Exercise
Reproduce, word for word, every line starting at the line that contains "Would you place" and ending with the final line of the entries.

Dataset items
:::::
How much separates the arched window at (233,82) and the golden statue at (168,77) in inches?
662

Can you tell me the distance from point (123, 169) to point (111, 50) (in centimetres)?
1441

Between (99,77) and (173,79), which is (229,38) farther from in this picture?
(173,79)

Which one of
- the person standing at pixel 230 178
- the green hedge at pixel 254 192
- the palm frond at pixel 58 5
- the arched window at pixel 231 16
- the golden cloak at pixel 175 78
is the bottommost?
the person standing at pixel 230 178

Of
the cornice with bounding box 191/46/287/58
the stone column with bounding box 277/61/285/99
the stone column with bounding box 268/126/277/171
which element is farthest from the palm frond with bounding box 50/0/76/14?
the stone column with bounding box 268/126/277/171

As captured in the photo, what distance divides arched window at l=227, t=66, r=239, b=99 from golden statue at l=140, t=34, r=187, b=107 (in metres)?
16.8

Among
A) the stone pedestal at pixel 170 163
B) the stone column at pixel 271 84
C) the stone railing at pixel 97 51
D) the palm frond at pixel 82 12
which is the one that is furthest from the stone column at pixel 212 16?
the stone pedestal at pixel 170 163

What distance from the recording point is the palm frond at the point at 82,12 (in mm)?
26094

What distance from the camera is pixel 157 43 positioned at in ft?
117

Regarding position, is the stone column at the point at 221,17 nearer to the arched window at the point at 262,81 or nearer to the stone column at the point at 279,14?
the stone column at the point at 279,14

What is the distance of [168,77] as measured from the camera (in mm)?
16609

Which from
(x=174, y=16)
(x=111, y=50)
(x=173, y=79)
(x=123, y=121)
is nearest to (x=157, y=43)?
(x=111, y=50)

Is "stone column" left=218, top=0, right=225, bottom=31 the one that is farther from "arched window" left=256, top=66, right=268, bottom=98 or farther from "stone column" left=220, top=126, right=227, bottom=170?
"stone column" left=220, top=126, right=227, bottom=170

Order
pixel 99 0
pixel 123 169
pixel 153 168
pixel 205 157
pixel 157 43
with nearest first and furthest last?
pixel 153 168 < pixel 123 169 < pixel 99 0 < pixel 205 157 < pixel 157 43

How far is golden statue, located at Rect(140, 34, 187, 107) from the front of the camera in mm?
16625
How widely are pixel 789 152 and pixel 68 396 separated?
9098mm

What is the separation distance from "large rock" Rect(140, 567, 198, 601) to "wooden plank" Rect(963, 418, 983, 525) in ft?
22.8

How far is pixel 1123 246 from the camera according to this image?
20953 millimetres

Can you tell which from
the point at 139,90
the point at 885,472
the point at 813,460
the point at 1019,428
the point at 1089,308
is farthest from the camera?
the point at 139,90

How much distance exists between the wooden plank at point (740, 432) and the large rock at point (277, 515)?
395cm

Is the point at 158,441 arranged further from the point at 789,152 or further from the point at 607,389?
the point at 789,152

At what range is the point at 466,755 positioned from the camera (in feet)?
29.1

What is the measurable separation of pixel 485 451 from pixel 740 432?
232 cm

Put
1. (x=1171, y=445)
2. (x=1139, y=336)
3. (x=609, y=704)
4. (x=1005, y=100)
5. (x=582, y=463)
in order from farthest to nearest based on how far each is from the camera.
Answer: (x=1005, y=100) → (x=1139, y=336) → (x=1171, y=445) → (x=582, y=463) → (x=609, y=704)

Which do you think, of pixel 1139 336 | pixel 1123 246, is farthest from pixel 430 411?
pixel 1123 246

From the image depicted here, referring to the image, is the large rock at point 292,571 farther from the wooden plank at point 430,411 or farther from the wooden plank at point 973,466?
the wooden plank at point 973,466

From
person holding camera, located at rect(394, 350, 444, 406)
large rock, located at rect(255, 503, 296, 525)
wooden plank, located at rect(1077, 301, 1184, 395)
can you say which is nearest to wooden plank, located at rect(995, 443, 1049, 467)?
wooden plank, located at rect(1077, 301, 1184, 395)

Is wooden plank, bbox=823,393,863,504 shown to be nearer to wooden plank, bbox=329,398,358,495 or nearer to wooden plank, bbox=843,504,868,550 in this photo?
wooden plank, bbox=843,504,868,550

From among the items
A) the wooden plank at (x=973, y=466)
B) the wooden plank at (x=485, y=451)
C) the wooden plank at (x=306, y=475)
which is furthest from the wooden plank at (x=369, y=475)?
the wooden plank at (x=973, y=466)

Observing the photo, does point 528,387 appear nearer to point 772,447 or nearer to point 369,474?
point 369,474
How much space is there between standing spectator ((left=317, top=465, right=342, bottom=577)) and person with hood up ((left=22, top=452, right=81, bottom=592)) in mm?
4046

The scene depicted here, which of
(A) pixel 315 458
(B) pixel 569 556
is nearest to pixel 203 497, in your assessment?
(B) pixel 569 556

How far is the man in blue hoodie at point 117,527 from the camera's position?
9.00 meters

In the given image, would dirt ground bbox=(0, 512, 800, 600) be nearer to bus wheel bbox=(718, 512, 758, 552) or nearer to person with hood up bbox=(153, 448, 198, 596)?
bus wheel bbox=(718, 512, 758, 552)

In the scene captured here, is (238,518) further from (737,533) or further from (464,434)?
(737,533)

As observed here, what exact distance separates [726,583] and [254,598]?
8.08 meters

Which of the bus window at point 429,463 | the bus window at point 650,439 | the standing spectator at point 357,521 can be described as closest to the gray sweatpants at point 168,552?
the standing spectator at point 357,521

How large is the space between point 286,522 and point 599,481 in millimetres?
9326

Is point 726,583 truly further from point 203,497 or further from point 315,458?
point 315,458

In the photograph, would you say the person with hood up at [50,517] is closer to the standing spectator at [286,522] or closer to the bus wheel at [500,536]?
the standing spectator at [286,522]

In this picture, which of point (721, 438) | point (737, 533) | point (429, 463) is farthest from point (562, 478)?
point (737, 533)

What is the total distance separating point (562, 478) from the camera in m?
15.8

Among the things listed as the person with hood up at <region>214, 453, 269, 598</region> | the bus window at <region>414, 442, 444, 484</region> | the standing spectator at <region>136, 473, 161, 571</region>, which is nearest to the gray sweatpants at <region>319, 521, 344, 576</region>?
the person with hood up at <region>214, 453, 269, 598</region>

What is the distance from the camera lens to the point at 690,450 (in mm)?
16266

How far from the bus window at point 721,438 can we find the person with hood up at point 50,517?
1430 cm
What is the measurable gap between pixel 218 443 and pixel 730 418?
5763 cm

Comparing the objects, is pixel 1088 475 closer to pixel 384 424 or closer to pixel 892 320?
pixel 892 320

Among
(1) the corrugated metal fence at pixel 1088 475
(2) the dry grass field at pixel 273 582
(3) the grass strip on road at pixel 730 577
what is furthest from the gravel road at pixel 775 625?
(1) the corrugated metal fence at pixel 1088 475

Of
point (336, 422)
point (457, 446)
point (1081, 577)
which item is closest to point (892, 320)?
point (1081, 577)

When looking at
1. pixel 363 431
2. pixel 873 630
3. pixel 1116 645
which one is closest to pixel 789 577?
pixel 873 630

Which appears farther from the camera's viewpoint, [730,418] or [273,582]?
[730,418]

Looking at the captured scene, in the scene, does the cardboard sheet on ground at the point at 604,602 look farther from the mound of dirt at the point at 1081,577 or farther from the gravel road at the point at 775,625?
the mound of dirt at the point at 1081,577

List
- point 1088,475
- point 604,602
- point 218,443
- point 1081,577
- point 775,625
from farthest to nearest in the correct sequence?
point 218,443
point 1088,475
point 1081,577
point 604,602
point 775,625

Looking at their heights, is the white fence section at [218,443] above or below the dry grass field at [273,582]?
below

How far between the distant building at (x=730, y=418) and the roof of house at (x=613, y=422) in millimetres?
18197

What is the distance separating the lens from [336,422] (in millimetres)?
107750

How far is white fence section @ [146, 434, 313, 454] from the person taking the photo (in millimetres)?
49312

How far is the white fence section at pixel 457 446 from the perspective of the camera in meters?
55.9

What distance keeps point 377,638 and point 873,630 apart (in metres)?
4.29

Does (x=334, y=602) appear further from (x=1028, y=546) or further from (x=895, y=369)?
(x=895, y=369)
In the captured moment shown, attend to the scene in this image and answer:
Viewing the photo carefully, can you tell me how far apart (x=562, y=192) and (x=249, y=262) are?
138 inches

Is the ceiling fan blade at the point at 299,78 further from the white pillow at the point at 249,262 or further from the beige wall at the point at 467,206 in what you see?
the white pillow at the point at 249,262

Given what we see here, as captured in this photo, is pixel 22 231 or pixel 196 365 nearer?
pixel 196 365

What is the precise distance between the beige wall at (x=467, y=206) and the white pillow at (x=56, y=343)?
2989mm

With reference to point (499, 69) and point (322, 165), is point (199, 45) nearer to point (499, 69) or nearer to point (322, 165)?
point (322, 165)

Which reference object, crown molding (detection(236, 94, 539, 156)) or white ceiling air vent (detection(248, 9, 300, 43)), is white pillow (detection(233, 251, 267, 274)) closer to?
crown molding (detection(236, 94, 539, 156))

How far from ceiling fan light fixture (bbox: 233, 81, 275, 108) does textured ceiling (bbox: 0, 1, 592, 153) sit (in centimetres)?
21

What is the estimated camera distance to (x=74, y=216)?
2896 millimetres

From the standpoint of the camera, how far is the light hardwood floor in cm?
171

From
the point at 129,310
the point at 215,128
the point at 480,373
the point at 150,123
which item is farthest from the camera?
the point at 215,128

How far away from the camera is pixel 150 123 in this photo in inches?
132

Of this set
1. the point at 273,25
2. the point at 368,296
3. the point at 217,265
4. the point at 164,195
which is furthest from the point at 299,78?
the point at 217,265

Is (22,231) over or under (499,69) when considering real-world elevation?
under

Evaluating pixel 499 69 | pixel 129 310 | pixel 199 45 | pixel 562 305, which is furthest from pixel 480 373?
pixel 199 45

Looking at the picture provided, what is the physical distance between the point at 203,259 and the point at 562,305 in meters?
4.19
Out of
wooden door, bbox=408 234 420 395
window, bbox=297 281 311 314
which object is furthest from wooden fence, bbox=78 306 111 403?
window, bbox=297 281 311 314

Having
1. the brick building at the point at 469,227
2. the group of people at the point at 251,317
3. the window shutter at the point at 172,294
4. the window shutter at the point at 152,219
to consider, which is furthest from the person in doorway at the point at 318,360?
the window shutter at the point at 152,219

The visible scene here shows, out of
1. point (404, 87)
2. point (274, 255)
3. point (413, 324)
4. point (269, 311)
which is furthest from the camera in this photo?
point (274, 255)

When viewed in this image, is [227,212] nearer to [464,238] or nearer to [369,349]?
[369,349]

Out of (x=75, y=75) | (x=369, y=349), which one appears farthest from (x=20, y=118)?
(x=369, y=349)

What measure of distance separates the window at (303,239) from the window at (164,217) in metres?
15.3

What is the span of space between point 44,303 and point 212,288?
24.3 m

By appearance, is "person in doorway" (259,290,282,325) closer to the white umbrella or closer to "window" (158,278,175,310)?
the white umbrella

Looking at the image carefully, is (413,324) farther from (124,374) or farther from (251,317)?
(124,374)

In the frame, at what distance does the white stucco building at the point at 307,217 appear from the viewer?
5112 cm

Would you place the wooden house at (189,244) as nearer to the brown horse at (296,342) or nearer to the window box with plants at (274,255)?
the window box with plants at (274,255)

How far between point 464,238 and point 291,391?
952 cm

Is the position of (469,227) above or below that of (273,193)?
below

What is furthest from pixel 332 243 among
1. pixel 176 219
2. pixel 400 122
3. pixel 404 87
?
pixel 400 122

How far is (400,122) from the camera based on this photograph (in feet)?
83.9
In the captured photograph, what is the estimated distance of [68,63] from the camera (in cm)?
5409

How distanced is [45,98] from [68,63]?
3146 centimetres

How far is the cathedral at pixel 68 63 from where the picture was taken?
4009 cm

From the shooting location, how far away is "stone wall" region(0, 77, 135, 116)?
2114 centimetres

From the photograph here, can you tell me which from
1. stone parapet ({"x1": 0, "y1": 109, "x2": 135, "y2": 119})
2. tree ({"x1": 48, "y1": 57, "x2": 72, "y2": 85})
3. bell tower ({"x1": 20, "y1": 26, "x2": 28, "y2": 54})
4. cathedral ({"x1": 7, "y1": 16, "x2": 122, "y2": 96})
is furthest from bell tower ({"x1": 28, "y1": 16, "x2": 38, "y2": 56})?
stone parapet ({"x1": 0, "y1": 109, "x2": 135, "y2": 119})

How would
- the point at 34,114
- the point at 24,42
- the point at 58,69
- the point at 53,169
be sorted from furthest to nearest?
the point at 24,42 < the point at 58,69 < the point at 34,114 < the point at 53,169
:::::
Output of the exercise
Would you place the wooden house at (189,244) as nearer to the brown horse at (296,342) or nearer to the window box with plants at (274,255)?
the window box with plants at (274,255)

How far between point 464,238 and point 291,391?
952 cm

Is the position of (469,227) above or below that of (273,193)?
below

What is furthest from pixel 332 243 among
1. pixel 176 219
2. pixel 400 122
3. pixel 404 87
?
pixel 400 122

How far is (400,122) from the camera based on this photograph (in feet)?
83.9
In the captured photograph, what is the estimated distance of [68,63] from the camera (in cm)?
5409

How distanced is [45,98] from [68,63]?
3146 centimetres

How far is the cathedral at pixel 68 63 from where the picture was taken?
4009 cm

From the shooting location, how far away is "stone wall" region(0, 77, 135, 116)?
2114 centimetres

From the photograph here, can you tell me which from
1. stone parapet ({"x1": 0, "y1": 109, "x2": 135, "y2": 119})
2. tree ({"x1": 48, "y1": 57, "x2": 72, "y2": 85})
3. bell tower ({"x1": 20, "y1": 26, "x2": 28, "y2": 54})
4. cathedral ({"x1": 7, "y1": 16, "x2": 122, "y2": 96})
is furthest from bell tower ({"x1": 28, "y1": 16, "x2": 38, "y2": 56})?
stone parapet ({"x1": 0, "y1": 109, "x2": 135, "y2": 119})

How would
- the point at 34,114
- the point at 24,42
- the point at 58,69
- the point at 53,169
be sorted from furthest to nearest?
the point at 24,42 < the point at 58,69 < the point at 34,114 < the point at 53,169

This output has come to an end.